Albee's next play, The Death of Bessie Smith, similarly premiered in Berlin before arriving in New York.[11]

Albee's most iconic play, Who's Afraid of Virginia Woolf?, opened on Broadway at the Billy Rose Theatre on October 13, 1962, and closed on May 16, 1964, after five previews and 664 performances.[12] The controversial play won the Tony Award for Best Play in 1963 and was selected for the 1963 Pulitzer Prize by the award's drama jury, but was overruled by the advisory committee, which elected not to give a drama award at all.[13] The two members of the jury, John Mason Brown and John Gassner, subsequently resigned in protest.[14] An Academy Award-winning film adaptation of the controversial play was released in 1966 starring Elizabeth Taylor, Richard Burton, George Segal, and Sandy Dennis. In 2013, the film was selected for preservation in the United States National Film Registry by the Library of Congress as being "culturally, historically, or aesthetically significant".[15]

In 1963 Albee adapted the novella of Carson McCullers, The Ballad of the Sad Café. Albee began a full-lenght play, Tiny Alice (1964), on a ship returning home from a European vacation with his new lover, William Pennington, an interior decorator, with whom Albee lived together for several years.

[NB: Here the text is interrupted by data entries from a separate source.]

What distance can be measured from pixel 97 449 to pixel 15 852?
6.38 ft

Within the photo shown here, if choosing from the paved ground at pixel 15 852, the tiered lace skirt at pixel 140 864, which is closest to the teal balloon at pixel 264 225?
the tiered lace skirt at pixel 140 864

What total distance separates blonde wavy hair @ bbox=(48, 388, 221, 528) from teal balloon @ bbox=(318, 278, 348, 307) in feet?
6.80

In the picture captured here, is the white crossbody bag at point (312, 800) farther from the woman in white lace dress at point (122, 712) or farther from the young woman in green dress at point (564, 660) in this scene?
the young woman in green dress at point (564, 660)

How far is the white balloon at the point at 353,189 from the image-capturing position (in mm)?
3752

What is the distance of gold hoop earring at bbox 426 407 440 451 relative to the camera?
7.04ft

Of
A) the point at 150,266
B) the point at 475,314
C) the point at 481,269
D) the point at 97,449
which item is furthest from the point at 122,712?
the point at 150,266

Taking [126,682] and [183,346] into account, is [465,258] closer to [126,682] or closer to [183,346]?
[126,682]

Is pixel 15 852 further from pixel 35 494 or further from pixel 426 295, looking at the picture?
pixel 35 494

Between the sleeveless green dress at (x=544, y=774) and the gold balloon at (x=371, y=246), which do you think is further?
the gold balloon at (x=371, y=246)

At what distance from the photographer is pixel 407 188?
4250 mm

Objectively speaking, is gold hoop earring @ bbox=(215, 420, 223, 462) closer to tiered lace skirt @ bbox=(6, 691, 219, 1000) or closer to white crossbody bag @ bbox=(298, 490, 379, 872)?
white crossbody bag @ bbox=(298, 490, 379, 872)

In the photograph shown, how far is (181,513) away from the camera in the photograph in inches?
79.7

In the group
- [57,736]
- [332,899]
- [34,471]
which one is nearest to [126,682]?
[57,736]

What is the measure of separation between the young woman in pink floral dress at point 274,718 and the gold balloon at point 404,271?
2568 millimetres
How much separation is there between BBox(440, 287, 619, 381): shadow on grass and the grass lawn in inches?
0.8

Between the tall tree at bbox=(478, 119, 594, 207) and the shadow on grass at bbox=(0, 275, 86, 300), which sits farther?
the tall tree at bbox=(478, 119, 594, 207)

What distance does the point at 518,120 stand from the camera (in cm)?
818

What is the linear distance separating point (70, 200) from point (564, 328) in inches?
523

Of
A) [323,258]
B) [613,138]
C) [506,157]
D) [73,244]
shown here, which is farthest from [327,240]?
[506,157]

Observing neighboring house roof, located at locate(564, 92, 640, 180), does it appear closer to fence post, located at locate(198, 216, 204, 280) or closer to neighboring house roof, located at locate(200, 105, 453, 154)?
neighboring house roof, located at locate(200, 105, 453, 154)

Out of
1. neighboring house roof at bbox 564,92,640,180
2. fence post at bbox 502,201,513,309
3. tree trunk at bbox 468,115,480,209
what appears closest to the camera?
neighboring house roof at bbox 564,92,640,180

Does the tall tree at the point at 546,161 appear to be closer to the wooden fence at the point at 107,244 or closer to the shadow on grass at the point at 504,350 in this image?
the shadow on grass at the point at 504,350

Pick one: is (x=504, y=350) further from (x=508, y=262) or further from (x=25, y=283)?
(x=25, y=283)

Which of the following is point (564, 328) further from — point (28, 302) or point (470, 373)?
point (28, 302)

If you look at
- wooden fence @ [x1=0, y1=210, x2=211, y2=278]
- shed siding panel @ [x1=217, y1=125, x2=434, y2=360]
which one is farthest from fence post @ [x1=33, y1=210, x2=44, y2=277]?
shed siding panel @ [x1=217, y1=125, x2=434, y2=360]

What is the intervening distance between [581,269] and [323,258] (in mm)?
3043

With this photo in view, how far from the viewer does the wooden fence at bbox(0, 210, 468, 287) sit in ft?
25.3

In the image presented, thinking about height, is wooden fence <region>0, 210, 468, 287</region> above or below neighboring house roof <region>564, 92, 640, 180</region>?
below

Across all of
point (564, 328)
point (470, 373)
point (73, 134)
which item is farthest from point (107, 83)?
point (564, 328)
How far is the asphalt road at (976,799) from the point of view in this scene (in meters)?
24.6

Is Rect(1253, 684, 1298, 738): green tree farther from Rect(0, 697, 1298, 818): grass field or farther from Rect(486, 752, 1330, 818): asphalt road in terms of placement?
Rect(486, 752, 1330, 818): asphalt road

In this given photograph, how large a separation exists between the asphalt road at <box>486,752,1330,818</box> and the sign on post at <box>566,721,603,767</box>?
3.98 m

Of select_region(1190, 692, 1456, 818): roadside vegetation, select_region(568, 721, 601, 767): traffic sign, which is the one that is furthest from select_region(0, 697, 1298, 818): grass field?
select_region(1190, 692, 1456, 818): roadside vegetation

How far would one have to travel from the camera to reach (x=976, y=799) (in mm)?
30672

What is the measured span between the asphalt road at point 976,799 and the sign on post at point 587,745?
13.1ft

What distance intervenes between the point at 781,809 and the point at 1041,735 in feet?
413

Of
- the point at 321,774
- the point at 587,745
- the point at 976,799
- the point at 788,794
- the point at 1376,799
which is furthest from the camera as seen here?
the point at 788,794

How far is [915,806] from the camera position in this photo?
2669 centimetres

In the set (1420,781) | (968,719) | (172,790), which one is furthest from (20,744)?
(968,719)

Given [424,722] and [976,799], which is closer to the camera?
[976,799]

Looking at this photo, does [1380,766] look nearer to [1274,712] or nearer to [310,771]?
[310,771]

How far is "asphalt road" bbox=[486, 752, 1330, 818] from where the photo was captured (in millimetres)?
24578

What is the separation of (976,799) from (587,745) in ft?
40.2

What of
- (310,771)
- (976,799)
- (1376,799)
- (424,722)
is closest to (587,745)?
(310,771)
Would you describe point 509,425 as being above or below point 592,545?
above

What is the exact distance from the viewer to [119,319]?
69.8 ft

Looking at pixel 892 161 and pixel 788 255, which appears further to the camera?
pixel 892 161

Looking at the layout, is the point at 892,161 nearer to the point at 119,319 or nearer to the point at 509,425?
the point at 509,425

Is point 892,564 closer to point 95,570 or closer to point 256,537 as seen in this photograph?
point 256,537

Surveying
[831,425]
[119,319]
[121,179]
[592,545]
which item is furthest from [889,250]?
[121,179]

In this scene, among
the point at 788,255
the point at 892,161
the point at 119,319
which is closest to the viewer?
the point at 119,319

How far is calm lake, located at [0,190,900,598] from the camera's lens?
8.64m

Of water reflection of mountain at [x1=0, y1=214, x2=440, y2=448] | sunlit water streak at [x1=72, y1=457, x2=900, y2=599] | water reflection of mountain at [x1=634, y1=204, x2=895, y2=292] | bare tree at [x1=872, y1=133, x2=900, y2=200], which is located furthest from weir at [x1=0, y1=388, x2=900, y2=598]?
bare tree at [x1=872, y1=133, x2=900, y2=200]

Albee established the Edward F. Albee Foundation, Inc. in 1967, from royalties from his play Who's Afraid of Virginia Woolf?. The foundation funds the William Flanagan Memorial Creative Persons Center (named after the composer William Flanagan, but better known as "The Barn") in Montauk, New York, as a residence for writers and visual artists.[24] The foundation's mission is "to serve writers and visual artists from all walks of life, by providing time and space in which to work without disturbance."[25]

In 2001, Occupant, about the life of his friend, the famed sculptor Louise Nevelson, was produced Off-Broadway by the Signature Theater for a limited run starring Ann Bancroft.

Albee insisted that he did not want to be known as a "gay writer", stating in his acceptance speech for the 2011 Lambda Literary Foundation's Pioneer Award for Lifetime Achievement: "A writer who happens to be gay or lesbian must be able to transcend self. I am not a gay writer. I am a writer who happens to be gay."[27] His longtime partner, Jonathan Richard Thomas, a sculptor, died on May 2, 2005, from bladder cancer. They had been partners from 1971 until Thomas's death.

Albee died at his Montauk, New York, home on September 16, 2016, aged 88.[28][21][29]